-- Start of Data for this exercise --
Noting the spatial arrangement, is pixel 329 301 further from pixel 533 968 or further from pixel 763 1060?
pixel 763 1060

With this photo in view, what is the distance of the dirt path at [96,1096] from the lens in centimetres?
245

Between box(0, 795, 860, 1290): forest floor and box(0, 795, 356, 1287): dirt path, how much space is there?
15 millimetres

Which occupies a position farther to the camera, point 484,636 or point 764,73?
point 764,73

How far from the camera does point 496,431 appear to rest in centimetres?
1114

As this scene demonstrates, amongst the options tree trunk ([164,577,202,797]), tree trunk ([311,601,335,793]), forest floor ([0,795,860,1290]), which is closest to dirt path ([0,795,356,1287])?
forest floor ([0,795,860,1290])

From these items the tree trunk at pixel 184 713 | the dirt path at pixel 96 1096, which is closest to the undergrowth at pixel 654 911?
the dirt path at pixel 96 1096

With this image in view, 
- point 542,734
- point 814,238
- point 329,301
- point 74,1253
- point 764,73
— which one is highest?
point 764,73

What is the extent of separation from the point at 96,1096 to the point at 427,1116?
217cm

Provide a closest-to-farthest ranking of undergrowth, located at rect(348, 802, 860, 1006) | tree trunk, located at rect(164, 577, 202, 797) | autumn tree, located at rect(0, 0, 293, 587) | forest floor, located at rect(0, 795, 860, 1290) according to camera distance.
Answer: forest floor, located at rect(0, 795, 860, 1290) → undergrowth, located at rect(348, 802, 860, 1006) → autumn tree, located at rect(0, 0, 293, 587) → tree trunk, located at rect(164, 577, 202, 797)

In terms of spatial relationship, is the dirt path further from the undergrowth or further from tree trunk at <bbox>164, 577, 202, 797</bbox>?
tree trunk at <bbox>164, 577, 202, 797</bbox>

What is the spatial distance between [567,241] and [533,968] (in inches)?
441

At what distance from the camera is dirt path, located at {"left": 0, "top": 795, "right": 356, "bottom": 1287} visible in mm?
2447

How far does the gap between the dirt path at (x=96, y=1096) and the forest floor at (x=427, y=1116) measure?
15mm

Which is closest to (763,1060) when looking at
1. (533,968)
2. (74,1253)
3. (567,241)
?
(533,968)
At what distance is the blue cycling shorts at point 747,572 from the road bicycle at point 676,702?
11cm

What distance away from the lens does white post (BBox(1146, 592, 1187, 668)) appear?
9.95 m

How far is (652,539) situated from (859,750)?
-- End of Data for this exercise --
* [What the task asks]: Locate every line above that contains the word "further" and copy each such line in full.

* [Written response]:
Noting the spatial arrangement, is pixel 329 301 further from pixel 533 968 or further from pixel 763 1060?
In terms of spatial relationship, is the dirt path further from the undergrowth or further from tree trunk at <bbox>164, 577, 202, 797</bbox>?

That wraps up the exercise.